Jenggo tertawa, “sebentar lagi kalian akan tahu betapa mengerikannya kekuatan kami. Ahahahahah. Kalian mau membuktikan? Boleh saja, silahkan berhadapan dengan dua jenderalku ini.”

“Dari tadi jenderal-jenderal melulu! Kamu itu siapa dari kelompok mana, bangsa...” belum sempat menyelesaikan kalimatnya, Tedi Ganesha tersentak dan terbang ke belakang. Dadanya disodok dengan kekuatan dahsyat yang tidak main-main. Ia terbanting dan terguling beberapa kali di tanah. Tedi mengejang sesaat sebelum mulutnya tersedak mengeluarkan darah.

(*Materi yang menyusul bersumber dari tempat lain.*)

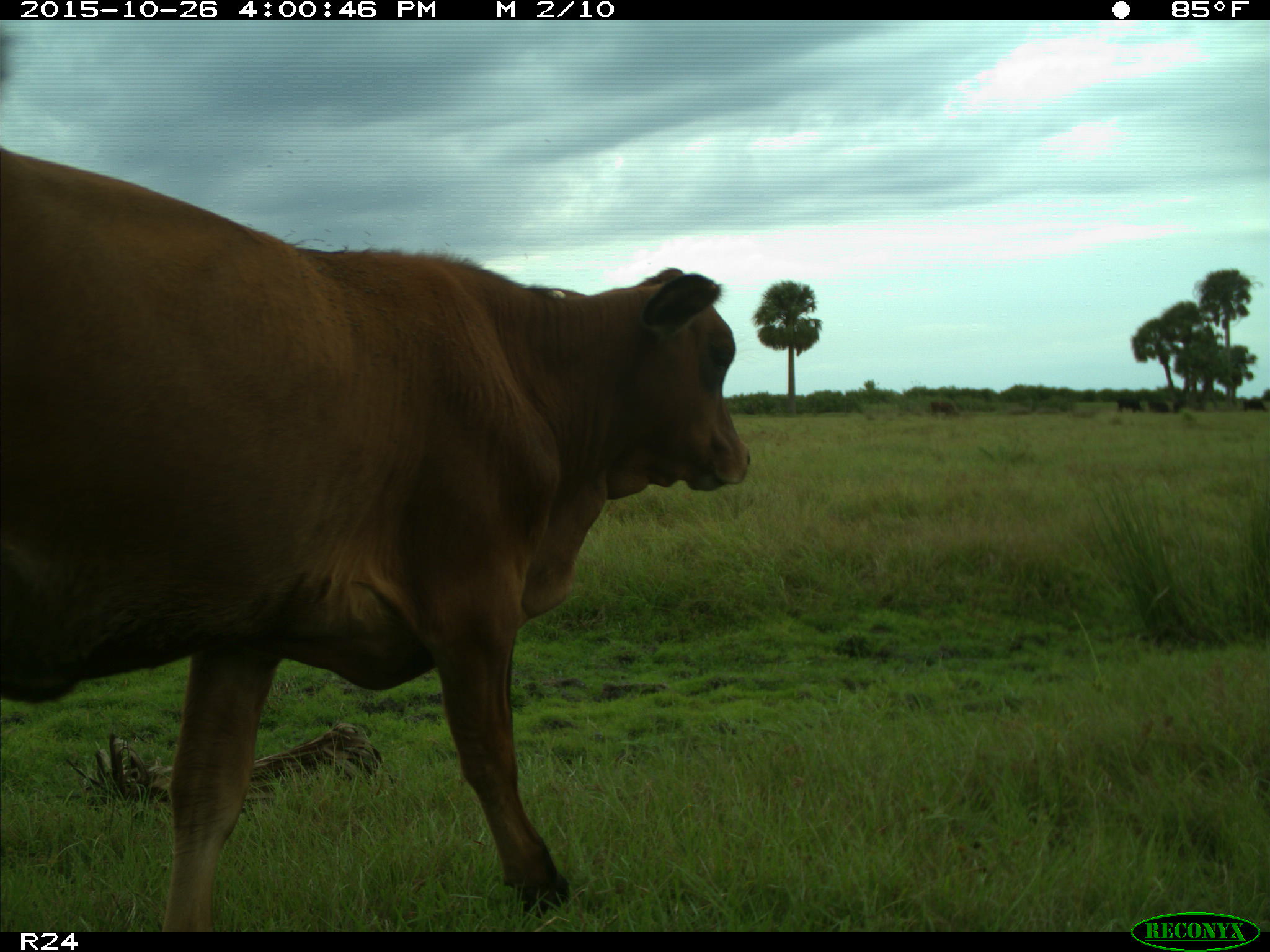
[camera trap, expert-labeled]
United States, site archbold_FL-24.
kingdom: Animalia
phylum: Chordata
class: Mammalia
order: Artiodactyla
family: Bovidae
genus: Bos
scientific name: Bos taurus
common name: domestic cow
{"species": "Bos taurus (domestic cow)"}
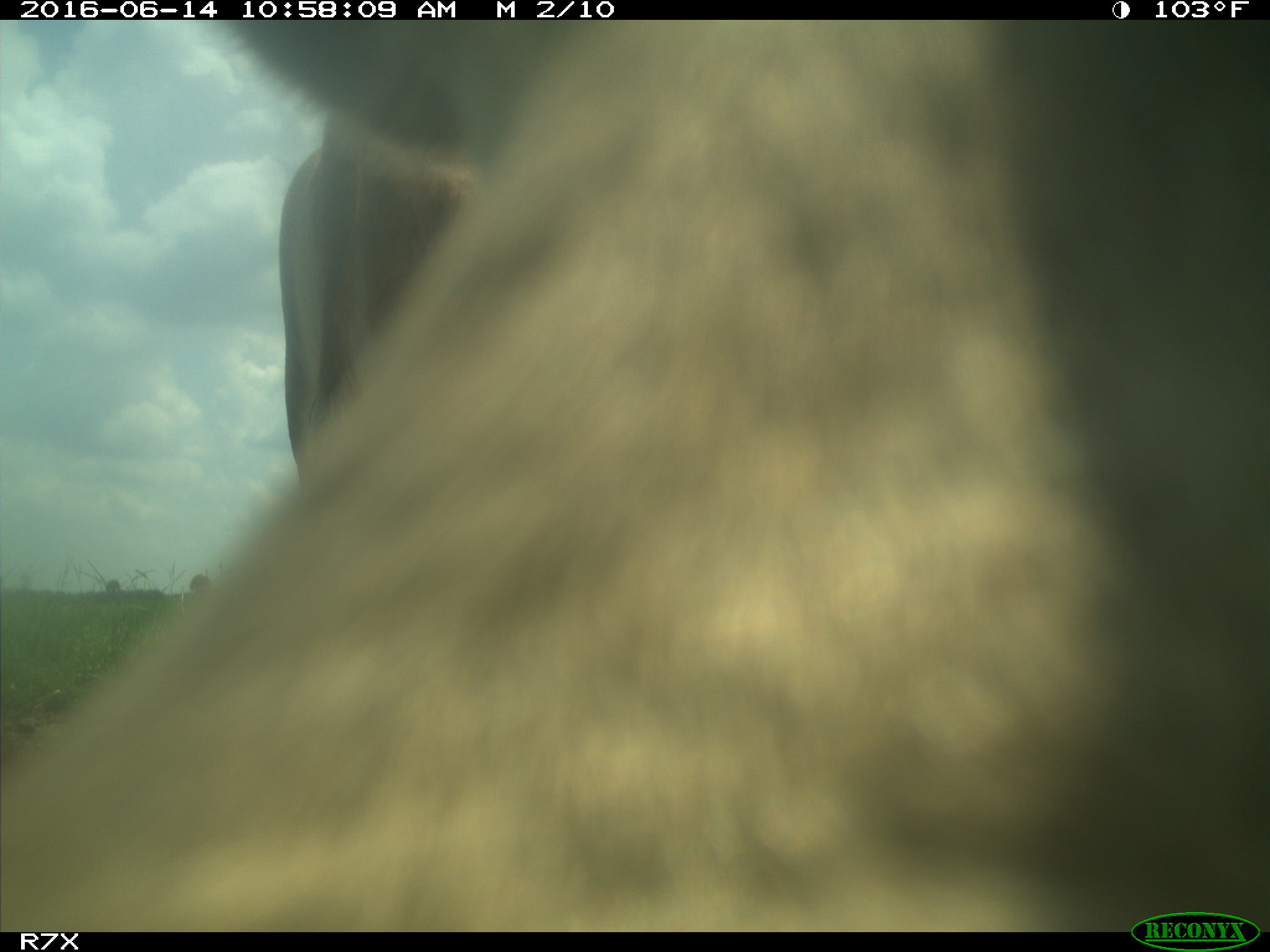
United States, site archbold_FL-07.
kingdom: Animalia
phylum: Chordata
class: Mammalia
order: Artiodactyla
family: Bovidae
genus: Bos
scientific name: Bos taurus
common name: domestic cow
Bos taurus (domestic cow).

Di posisi tempat Tedi Ganesha sebelumnya berdiri, kini hadir sosok Alang Kumitir. Posisinya setengah merunduk dengan lutut ditekuk, wajah serius, siku tangan menyorong ke depan. Siku tangan inilah yang tadi menghempaskan Tedi ke belakang.

“Ada lagi yang mau mencoba? Hahahahahah.” Jenggo tertawa, “Kum! Mundur! Kita negosiasi dulu!”

Hanya dengan sekejap mata, Alang Kumitir kembali berdiri di sisi Jenggo.

Jenggo berdehem. “Mungkin salahku tidak mengenalkan diri terlebih dahulu. Coba aku ulangi ya, supaya kalian lebih paham berhadapan dengan siapa. Aku Bambang Jenggo, di kiri ini Alang Kumitir, dan di kanan Tunggul Seto. Kami bertiga menawarkan kalian dari KSN untuk bergabung dengan Randupanji Kombat Zombies. Kami berjanji akan menyalakan obor yang diperlukan untuk membakar kota dan menghabisi semua kelompok, entah itu PSG, QZK, JXG, atau Aliansi sekalipun – kalau kalian hanya ingin berkuasa di utara, kenapa tidak sekalian saja menguasai seluruh kota? Hahahaha. Kamu – cah bagus, akan menjadi Jenderal ketigaku dan akan memimpin unit pasukan mudamu jika bersedia bergabung denganku. Yang tidak bersedia, boleh gabung ke PSG. Bagaimana? Hahahaha.”

“Randupanji Kombat Zombies? RKZ?” Oppa meneguk ludah.

“Seratus.” Jenggo tersenyum licik. “Minat?”

“Patut dipertimbangkan.” Kang Daan mengangguk setuju.

“Tidak mau! Jangan sampai mau, Oppa!” Tedi Ganesha yang tadi dipermalukan berdiri dengan sengit, “PSG saja aku tidak mau apalagi kelompok sirkus semacam RKZ! Aku lebih memilih membentuk kelompok sendiri atau hancur sekalian daripada bergabung dengan mereka! Kelompok ga jelas!”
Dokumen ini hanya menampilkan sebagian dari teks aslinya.